Nick Coghlan writes:
It doesn't bother me that much personally, especially if it was a general comma delimited capability that also worked with other code point names,
I think it should bother you, though. It's not a problem for Python core developers, it's true. Similarly, ISO 2022 was a great idea in theory, and works fine for communication of text over streams. The problem is when you want to embed that stream in some higher-level protocol. So, for example, the original space-separated syntax breaks one-argument split-string, while your comma-separated version breaks CSV. You could fix both of those by using no separator and simply finishing the current code point on encountering "U+" or "}", but I doubt anybody would find that variant appealing. Now, for program literals this isn't going to matter because a string will be converted to internal representation by the compiler, and the program never sees that syntax. But what about applications like web frameworks which often eval client-supplied strings? I hope we are not going to recommend they eval them before validating them!<wink/>
but my inclination is to call YAGNI on the additional complexity.
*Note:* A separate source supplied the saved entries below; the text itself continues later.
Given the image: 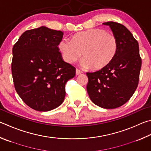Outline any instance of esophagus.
Here are the masks:
<instances>
[{
    "label": "esophagus",
    "instance_id": "1",
    "mask_svg": "<svg viewBox=\"0 0 151 151\" xmlns=\"http://www.w3.org/2000/svg\"><path fill=\"white\" fill-rule=\"evenodd\" d=\"M83 73L81 70H80L79 69H76V75H81V74Z\"/></svg>",
    "mask_w": 151,
    "mask_h": 151
}]
</instances>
"Using 'complexity' to refer to this syntax isn't really valid though - what it is, is 'complicated'."<wink/>
Using "modal encoding" to refer to that change isn't really valid though
No, it's quite correct, at least in ISO-land. There, a modal encoding is one which must maintain state across *code points*. The single- code-point "\N" syntax needs to maintain state across *code units*, but when it's done with a code *point*, it's done - there's no state to worry about before starting to parse the next one. By your definition, UTF-8 is modal, but that doesn't seem a very useful categorization to me.